In March of 1922, Herbert Bayer entered the wall-painting workshop, where he would remain active through 1925 (Strasser, 43). Although he had succeeded as a student in other regards, it was here that Bayer would make a name for himself. Ironically, this workshop served initially as an expedient for him, as there were not yet workshops offered in his initial interests, printing or typography (Strasser, 23). Fortunately for Bayer, this workshop would open up a promising future of design.
The workshop was originally facilitated by Oskar Schlemmer, but in 1922, Wassily Kandinsky, the famous German-Expressionist painter from Russia, replaced him. Kandinsky, largely concerned with the “various powers possessed by color,” wanted to include a wide-range of theoretical and practical tasks in his workshops (Strasser, 41). Apart from the chemical and physical qualities of color, Kandinsky was also interested in the psychological qualities, in the way color can alter a form, and create a new form our of another (Strasser, 41).
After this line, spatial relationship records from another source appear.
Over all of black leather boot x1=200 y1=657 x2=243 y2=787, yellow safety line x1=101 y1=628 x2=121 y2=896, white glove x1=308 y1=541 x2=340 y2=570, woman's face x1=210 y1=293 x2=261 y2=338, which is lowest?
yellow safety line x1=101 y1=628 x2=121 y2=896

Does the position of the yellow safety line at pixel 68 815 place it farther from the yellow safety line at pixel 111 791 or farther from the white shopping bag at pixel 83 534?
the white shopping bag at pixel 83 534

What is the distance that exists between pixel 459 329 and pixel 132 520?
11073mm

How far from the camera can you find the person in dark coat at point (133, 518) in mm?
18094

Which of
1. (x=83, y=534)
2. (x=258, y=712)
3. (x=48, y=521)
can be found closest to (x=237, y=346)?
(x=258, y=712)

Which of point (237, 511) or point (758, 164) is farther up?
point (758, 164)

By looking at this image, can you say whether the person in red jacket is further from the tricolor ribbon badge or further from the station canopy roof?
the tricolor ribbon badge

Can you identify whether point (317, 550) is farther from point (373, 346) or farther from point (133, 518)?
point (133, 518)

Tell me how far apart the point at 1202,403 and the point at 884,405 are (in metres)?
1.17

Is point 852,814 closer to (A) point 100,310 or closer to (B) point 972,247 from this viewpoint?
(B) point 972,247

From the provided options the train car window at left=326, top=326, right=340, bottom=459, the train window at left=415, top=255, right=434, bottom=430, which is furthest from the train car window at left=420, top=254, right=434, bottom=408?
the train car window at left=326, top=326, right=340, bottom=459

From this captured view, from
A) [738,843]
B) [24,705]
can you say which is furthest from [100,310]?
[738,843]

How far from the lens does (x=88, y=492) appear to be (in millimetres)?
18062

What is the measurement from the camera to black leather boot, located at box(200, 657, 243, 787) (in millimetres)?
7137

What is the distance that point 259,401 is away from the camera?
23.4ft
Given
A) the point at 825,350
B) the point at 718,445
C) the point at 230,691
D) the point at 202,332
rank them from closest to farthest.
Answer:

Kandinsky developed a questionnaire for his studentsin which red, yellow, and blue were to be assigned to a triangle, a square or a circle – one color per shape (Strasser, 41). What stemmed from this exercise, when applied practically upon stairwell walls, was Bayer's realization of a theory of color, which would inform all his future work, and largely shape his influence.
As Strasser writes, “It was Herbert Bayer who made a direct translation of such experiments and research into the relationship of color and form” (Strasser, 41). In the summer of 1923, there was a great Bauhaus Exhibition. In preparation, many of Bayer's peers dedicated themselves to the vestibule and the main stairwell, Bayer took on the task of painting the landing of the side stairwell (Strasser, 41). What would result was the principal performer of the stairwell pieces at the exhibit, which puts into practice Kandinsky's analyses of color and form as large-format wall paintings. This large and abstract configuration of geometric basic forms in primary colors illustrated Kandinsky's ideas of exemplary fashion, but more so set a new standard for the way in which the intersection of form and color can be practically applied – particularly as it guides architecture and gives movement to designed spaces.
Although the work of Bayer would be destroyed by the Thuringian National Socialist government in 1930, remains were found in 1970, later fully reconstructed by Werner Claus in 1975 and 1976 (Strasser, 41). Today this represents one of the most succinct realizations of Kandinsky's teaching on color and form, as well as the start of Bayer's successful and highly influential career. By 1925, Bayer was himself appointed as the director of the newly set-up department of printing and advertising. After the Bauhaus' close, he would continue freelance work in graphics in Germany, after which several migrations around the United States brought continued recognition (Strasser, 41). Today, Bayer is marked as a “master” of form and color.
He went on to design the "Universal," also known as "Bayer PS (Post Script)" in his later career, inspired by the Bauhaus style (as evident by the "Bauhaus" typeface), but employing its own unique style. The interesting thing about Universal as a typeface is that it only has a few capital letters. Bayer was a fan of all lowercase typefaces, and he believed they were the necessary way of the future for the world of design. He practiced this ideology in the implementation of his typographic design.
Universal, by Herbert Bayer
Sources used:
Bergdoll, Barry, and Leah Dickerman. Bauhaus 1919-1933: Workshops for Modernity.
New York: Museum of Modern Art, 2009.
Strasser, Josef. 50 Bauhaus Icons You Should Know. Munich: Prestel, 2009.